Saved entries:
---+---

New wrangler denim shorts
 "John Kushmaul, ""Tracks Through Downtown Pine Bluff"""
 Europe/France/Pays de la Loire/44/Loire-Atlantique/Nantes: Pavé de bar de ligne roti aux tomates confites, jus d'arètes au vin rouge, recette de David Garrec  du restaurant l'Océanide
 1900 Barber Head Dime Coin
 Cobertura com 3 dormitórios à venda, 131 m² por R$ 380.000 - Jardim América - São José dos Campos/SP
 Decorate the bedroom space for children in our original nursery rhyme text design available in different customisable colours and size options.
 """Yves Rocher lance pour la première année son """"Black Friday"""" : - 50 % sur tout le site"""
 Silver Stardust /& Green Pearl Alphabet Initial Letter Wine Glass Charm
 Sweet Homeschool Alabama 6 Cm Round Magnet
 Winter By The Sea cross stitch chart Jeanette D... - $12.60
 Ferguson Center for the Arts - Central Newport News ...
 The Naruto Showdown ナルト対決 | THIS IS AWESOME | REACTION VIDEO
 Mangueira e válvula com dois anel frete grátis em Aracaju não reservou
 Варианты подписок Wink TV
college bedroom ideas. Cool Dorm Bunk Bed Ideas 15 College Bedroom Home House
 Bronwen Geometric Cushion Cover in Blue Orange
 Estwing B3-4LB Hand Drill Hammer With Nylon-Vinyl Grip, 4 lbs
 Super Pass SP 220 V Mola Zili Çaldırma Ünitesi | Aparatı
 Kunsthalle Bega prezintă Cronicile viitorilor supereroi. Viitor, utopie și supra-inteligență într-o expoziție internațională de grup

---+---

The task >>
I would like you to output every record exactly as written.

Task result >>
New wrangler denim shorts
 "John Kushmaul, ""Tracks Through Downtown Pine Bluff"""
 Europe/France/Pays de la Loire/44/Loire-Atlantique/Nantes: Pavé de bar de ligne roti aux tomates confites, jus d'arètes au vin rouge, recette de David Garrec  du restaurant l'Océanide
 1900 Barber Head Dime Coin
 Cobertura com 3 dormitórios à venda, 131 m² por R$ 380.000 - Jardim América - São José dos Campos/SP
 Decorate the bedroom space for children in our original nursery rhyme text design available in different customisable colours and size options.
 """Yves Rocher lance pour la première année son """"Black Friday"""" : - 50 % sur tout le site"""
 Silver Stardust /& Green Pearl Alphabet Initial Letter Wine Glass Charm
 Sweet Homeschool Alabama 6 Cm Round Magnet
 Winter By The Sea cross stitch chart Jeanette D... - $12.60
 Ferguson Center for the Arts - Central Newport News ...
 The Naruto Showdown ナルト対決 | THIS IS AWESOME | REACTION VIDEO
 Mangueira e válvula com dois anel frete grátis em Aracaju não reservou
 Варианты подписок Wink TV
college bedroom ideas. Cool Dorm Bunk Bed Ideas 15 College Bedroom Home House
 Bronwen Geometric Cushion Cover in Blue Orange
 Estwing B3-4LB Hand Drill Hammer With Nylon-Vinyl Grip, 4 lbs
 Super Pass SP 220 V Mola Zili Çaldırma Ünitesi | Aparatı
 Kunsthalle Bega prezintă Cronicile viitorilor supereroi. Viitor, utopie și supra-inteligență într-o expoziție internațională de grup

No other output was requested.